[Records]
^^^^
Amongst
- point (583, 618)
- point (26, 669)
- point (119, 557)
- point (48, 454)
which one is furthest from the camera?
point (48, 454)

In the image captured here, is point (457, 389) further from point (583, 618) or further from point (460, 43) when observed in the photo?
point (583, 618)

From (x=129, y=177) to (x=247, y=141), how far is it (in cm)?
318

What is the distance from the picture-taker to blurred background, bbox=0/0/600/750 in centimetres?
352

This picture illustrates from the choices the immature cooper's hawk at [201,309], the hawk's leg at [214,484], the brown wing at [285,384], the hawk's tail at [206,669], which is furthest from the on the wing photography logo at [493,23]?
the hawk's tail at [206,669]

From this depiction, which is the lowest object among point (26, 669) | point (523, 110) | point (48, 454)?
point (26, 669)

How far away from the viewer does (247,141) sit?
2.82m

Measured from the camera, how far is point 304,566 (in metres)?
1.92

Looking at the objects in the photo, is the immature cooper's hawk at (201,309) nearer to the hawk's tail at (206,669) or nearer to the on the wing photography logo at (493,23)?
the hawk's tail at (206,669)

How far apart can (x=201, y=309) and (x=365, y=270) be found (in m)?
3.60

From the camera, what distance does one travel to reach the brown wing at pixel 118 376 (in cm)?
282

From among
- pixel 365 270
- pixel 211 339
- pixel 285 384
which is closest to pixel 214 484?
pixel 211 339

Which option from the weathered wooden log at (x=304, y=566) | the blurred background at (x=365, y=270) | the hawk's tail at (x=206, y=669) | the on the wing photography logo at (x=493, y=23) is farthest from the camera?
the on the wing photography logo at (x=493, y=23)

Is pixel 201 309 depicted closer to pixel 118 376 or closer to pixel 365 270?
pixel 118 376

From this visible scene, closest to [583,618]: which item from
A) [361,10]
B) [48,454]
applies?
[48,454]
^^^^
WRITTEN INSTRUCTION:
Reproduce the material starting at the line containing "Is pixel 201" and ending with the last line of the material, requests included. In the answers only, scale every coordinate by 2.25 and round to whole numbers, with halves rounded up.

CORRECT ANSWER:
Is pixel 201 309 depicted closer to pixel 118 376 or closer to pixel 365 270?
pixel 266 846

From this visible scene, closest to [583,618]: which item from
A) [361,10]
B) [48,454]
applies?
[108,1022]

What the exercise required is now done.